Einige Kliniken des Erzbistums Köln verweigern bei Vergewaltigungsopfern die Untersuchung zur Beweissicherung. Begründung: Die Pille danach ist dann auch Thema.

Einige katholische Krankenhäuser des Erzbistums Köln verweigern in bestimmten Fällen die Behandlung von vergewaltigten Frauen. Nach Recherchen des Kölner Stadt-Anzeigers war eine 25-jährige Frau im Dezember von zwei Kliniken abgewiesen worden.

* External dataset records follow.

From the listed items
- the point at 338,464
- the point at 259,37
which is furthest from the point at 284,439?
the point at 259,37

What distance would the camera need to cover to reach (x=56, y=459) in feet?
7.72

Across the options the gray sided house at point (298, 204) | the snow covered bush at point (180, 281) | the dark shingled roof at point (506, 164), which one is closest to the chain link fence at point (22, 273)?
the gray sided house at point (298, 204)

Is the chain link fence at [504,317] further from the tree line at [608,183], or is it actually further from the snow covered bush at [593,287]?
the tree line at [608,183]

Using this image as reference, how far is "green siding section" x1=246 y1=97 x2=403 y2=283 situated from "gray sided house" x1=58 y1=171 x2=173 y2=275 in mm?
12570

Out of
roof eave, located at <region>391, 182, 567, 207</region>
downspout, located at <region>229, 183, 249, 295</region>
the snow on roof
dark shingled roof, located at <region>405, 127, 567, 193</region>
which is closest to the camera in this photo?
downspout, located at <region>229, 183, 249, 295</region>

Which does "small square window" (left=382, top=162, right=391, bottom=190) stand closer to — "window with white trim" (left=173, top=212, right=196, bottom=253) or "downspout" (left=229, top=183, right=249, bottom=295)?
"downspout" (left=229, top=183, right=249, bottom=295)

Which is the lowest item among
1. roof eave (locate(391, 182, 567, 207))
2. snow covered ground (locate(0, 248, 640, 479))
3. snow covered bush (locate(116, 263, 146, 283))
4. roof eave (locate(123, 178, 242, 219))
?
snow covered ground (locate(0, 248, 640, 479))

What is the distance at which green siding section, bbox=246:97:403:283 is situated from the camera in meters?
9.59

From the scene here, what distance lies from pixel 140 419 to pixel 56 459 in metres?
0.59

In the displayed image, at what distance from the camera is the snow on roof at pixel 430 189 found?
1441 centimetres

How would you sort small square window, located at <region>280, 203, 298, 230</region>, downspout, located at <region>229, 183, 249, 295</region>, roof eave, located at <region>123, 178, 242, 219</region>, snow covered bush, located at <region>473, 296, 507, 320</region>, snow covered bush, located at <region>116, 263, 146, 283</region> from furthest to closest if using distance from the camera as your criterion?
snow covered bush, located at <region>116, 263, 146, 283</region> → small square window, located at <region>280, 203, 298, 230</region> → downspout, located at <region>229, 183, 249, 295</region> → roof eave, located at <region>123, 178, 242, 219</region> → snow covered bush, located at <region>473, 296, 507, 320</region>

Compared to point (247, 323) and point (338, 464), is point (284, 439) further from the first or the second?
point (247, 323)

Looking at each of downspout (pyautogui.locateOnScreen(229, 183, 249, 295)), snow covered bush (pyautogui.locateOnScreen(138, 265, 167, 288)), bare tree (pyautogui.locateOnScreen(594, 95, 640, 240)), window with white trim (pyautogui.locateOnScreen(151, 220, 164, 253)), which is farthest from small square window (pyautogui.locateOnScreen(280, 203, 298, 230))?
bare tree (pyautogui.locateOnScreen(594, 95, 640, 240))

Sie wollte sich untersuchen lassen, weil sie nach einer Party auf einer Parkbank in der Stadt aufgewacht war und vermutete, sie sei mit K.-o.-Tropfen betäubt worden.

K.-o.-Tropfen werden bei Sexualdelikten genutzt, um die Opfer wehrlos zu machen. Meist können sich die Opfer nach dem Erwachen an nichts erinnern. Um Spuren der Tat für ein Strafverfahren vor Gericht sicherzustellen, werden Opfer für eine Spurensicherung schnellstmöglich zur ärztlichen Untersuchung gebracht.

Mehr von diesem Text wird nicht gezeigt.